Bien que des observations menées par le passé avaient déjà permis de détecter plus de 500 planètes depuis 1995, celles-ci étaient pour la plupart liées à des étoiles hôtes, et les objets flottants étaient en général de masse plus de trois fois supérieure à Jupiter ; les scientifiques pensent que ces gigantesques corps gazeux se forment davantage à la manière des étoiles que des planètes. Appelées "naines brunes", ces boules de gaz qui ressemblent à des étoiles se développent au départ de nuages de gaz et de poussière qui s'effondrent, mais leur masse ne suffit pas pour brûler leur carburant nucléaire et briller de la lumière stellaire.

D'après les scientifiques, certaines planètes seraient éjectées dès le début de la formation de leur système solaire et des turbulences qui l'accompagnent, du fait de rencontres gravitationnelles avec d'autres planètes ou d'autres étoiles. Sans étoile hôte autour de laquelle orbiter, ces planètes se déplaceraient à travers la galaxie à l'instar du Soleil et des autres étoiles, révolutionnant en orbites stables autour du centre de la galaxie.

David Bennett explique comment la découverte de ces dix planètes flottantes de la taille de Jupiter permet d'étayer la théorie de l'éjection : "Si les planètes flottantes se formaient comme les étoiles, nous n'aurions dû en observer qu'une ou deux au cours de notre étude, et non pas 10. Les résultats obtenus tentent à prouver que les systèmes planétaires ont facilement tendance à devenir instables, causant l'expulsion de certaines planètes du site qui les a vu naître."
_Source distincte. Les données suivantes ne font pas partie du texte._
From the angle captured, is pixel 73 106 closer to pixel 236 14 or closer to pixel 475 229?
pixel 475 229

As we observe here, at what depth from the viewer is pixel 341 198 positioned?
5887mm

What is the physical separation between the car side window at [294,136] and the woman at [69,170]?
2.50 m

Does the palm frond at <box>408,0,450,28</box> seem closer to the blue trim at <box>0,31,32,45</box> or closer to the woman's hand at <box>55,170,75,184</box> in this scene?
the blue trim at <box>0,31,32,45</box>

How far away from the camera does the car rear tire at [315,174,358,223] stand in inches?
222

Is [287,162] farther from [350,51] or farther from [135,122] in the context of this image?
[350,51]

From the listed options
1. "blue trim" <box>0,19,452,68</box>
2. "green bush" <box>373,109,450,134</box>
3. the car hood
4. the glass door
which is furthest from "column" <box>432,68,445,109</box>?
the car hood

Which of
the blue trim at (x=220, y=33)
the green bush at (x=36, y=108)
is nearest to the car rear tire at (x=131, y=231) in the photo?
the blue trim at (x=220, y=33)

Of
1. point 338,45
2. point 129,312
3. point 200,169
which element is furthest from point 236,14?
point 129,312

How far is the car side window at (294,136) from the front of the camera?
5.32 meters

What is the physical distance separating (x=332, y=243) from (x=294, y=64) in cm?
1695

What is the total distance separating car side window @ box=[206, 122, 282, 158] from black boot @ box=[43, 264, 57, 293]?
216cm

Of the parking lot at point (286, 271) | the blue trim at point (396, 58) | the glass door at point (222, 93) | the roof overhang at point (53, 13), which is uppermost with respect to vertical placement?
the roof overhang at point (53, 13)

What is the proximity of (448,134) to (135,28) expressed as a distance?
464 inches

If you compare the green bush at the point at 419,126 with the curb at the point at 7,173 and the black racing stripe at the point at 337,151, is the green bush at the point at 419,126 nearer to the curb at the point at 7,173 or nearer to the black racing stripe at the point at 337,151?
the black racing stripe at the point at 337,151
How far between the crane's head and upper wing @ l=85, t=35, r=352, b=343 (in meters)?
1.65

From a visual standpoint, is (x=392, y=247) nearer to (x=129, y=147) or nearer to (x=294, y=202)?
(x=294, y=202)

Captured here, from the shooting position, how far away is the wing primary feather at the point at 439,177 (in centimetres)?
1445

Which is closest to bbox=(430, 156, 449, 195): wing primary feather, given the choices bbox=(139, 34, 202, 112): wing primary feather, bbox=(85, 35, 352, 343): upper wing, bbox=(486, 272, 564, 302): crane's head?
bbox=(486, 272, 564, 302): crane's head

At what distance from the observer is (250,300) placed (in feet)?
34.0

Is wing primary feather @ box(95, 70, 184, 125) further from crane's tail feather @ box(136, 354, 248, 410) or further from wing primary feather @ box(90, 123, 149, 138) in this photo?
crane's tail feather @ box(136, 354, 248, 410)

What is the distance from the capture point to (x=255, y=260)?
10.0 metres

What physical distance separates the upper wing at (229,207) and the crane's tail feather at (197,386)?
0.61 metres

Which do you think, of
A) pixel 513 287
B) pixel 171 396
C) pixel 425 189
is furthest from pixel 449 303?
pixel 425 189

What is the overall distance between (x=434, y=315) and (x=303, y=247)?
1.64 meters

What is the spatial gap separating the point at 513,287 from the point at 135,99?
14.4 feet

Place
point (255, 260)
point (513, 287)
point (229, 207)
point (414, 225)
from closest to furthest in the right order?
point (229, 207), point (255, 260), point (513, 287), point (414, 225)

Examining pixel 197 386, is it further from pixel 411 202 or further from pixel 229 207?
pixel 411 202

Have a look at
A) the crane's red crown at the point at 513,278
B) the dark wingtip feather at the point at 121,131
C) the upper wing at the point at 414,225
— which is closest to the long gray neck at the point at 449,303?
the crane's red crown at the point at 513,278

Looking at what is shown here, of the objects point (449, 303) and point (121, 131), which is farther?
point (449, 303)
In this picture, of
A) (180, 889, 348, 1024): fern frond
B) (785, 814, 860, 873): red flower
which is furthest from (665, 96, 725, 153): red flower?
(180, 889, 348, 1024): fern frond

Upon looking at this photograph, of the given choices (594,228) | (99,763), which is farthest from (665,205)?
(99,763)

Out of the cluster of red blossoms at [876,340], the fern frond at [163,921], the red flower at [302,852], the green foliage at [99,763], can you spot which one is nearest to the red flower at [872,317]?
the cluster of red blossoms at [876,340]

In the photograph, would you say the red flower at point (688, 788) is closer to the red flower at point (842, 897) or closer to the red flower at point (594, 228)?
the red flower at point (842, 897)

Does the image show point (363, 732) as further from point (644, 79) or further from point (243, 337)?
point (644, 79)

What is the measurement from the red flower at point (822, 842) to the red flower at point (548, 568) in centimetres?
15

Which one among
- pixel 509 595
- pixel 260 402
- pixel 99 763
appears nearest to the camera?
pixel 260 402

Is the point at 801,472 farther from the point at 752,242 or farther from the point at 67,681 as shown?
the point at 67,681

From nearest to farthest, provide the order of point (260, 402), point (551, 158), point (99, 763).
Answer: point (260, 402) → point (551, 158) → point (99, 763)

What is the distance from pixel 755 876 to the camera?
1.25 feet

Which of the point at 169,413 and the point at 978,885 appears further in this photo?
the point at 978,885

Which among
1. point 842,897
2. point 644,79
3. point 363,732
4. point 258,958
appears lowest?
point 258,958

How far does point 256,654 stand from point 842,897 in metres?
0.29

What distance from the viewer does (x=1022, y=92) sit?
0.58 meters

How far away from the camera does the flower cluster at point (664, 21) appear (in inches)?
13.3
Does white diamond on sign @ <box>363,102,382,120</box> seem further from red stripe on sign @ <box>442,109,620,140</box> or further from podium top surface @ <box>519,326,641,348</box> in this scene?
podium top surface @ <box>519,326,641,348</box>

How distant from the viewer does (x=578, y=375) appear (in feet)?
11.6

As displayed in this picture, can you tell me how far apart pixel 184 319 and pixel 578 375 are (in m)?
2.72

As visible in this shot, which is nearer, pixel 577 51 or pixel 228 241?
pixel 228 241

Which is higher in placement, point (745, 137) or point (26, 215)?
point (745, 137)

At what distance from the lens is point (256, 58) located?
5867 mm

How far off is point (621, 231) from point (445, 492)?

Cette étude représente la quatrième phase du projet Optical Gravitational Lensing Experiment (OGLE) - l'un des projets de recensement de l'univers les plus ambitieux au monde en cours depuis 1992. OGLE a déjà apporté des contributions dans de nombreux domaines de l'astrophysique moderne, notamment en ce qui concerne la technique des micro-lentilles gravitationnelles, dans la recherche de planètes extrasolaires, en astrophysique stellaire et en ce qui concerne la structure galactique. L'étude OGLE-IV participe également à la recherche de planètes naines de la taille de Pluton au niveau de la ceinture de Kuiper, à la recherche de trous noirs flottants et aux effets de micro-lentilles appliqués aux nuages de Magellan et au disque galactique.
Notes

L'étude, qui rassemble des astronomes venus du Chili, du Japon, de Nouvelle-Zélande, de Pologne, du Royaume-Uni et des États-Unis, était en partie financée par le projet OGLE-IV (« Optical Gravitational Lensing Experiment : New Frontiers in Observational Astronomy »), bénéficiant d'une subvention de recherche de 2,5 millions d'euros octroyée par le Conseil européen de la recherche (CER) dans le domaine thématique «Idées» du septième programme-cadre européen (7e PC).
Référence

Sumi, T., et al. (2011) Unbound or distant planetary mass population detected by gravitational microlensing. Revue Nature DOI : 10.1038/nature1009.